The appellant pleaded facts which support his claim that the land in dispute is his own and that it is situate outside the Effanga Offiong Family land. Those facts are pleaded’ under paragraphs 5 – 12 of the amended statement of claim. I have chosen to reproduce the aforesaid paragraphs herein below:

“5. By Efut Customary Law, such part of Efut communal land that may be allotted to an indigenous Efut man or woman becomes upon allotment his or her private property which he or she can dispose of at will.

  1. The late Madam Affiong Edet Abasi Mbo Orok, the aforesaid maternal grandmother of the plaintiff was in the 1930’s allotted by the then Efut Abua Council land in Efut Abua which includes the land in dispute in this suit; she was also allotted land in Akpabuyo by the said Efut Abua Council.
  2. The late Madam Affiong Edet Abasi Mbo Orok had two daughters who survived her, namely, Mary Etim Ata and Obo Etim Ata, plaintiff’s mother. Madam Affiong Edet Abasi Mbo Orok gave them her Akpabuyo land inter vivos and according to Efut customary law. The land, of which the land in dispute in this suit is a part, was in accordance with Efut customary law given by the late Madam Affiong Edet Abasi Mbo Orok to the plaintiff inter vivos in or about 1975. Madam Affiong Edet Abasi Mbo Orok died in 1977.
  3. After the gift of the land to the plaintiff the plaintiff cultivated a cassava farm on it; and after the death of Madam Affiong Edet Abasi Mbo Orok the plaintiff erected a shed with scantling and corrugated iron roofing on the land in which he was moulding and stacking cement blocks.

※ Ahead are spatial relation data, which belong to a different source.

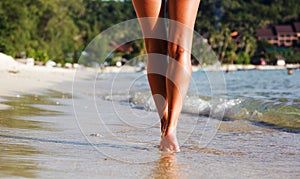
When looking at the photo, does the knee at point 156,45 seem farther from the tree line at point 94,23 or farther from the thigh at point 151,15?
the tree line at point 94,23

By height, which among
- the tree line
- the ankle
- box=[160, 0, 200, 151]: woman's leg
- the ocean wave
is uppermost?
the tree line

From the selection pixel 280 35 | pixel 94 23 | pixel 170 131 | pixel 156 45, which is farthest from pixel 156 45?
pixel 280 35

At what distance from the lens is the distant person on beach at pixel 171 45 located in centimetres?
355

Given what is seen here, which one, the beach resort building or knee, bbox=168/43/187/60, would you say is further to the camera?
the beach resort building

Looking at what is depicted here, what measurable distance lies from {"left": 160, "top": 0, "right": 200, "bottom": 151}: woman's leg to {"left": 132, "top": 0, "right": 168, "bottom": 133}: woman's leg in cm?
9

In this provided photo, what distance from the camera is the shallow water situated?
285 centimetres

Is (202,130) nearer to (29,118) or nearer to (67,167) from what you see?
(29,118)

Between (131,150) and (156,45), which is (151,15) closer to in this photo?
(156,45)

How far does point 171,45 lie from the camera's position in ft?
11.9

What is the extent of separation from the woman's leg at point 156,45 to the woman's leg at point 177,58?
9 centimetres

9(a) The entire land gifted to the plaintiff as aforesaid is shown, delineated and verged BROWN in the Plan No. ESA/10323(LD) filed with original Statement of Claim and made and signed by E. S. Akpan, Esquire, Licensed Surveyor of Uyo on 29th March, 1983, upon which the plaintiff still relies.

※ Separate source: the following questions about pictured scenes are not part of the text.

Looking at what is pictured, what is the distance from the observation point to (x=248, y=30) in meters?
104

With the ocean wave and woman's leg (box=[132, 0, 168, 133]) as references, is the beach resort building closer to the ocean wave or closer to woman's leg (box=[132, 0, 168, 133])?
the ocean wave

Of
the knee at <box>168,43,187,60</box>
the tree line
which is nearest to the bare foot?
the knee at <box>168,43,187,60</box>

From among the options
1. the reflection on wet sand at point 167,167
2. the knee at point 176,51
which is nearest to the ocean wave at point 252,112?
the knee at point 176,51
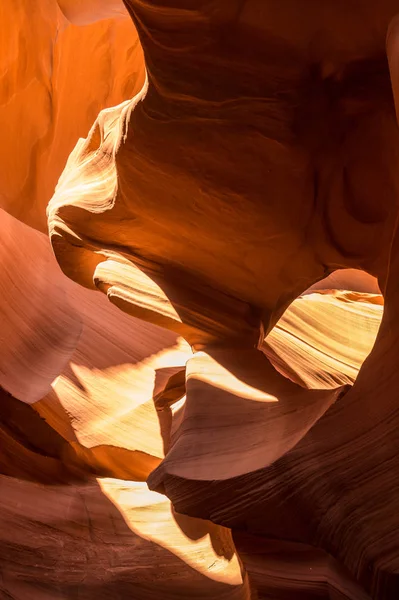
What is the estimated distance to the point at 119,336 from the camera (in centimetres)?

(b) The said land is bounded generally and for all practical purposes as follows:

on or towards the North by landed property of Dr. E. E. Eyo, being a portion of Efut land granted by the Efuts to the said doctor;

on or towards the East by the boundary of Abasi Obori land within which land is a little portion of Ebito Street at its junction with Mayne Avenue;

on or towards the South by Mayne Avenue aforesaid and the landed property of Okon E. Okon, being a portion of Efut land granted by the Efuts to the said Okon and which also abuts on Mayne Avenue; and

on or towards the West by an extension of Adam Duke Street.

(c) There is a water stand pipe at the corner of the said land where it abuts on Mayne Avenue and shares a border with Abasi Obori land as aforesaid. Electricity is also available to plaintiff’s said land.

10(a) In the Calabar High Court Suit No. C/31/69 Between Chief Maurice E. Archibong & 2 Ors., suing “for themselves and on behalf of Efanga Offiong Family, Calabar” And Etim Edet, sued” for himself and on behalf of Abasi Obori Combined Family Meeting, Calabar”, title to the exclusive possession of the land in that suit – Abasi Obori land – was awarded to the Family. The said award was upheld by the Supreme Court of Nigeria on appeal.

(b) Abasi Obori land in dispute in the said High Court Suit was delineated, shown and verged PINK on Plan No. EPS/2401(LD) made and signed by Okon E. Eyo, Esquire, F. N. I. S., F. R. G. S., Licensed Surveyor and Architect of Calabar, now deceased, on 5th December, 1969, and countersigned for the Surveyor-General, Calabar, on 23rd December, 1969. The said Plan was an Exhibit in the said suit.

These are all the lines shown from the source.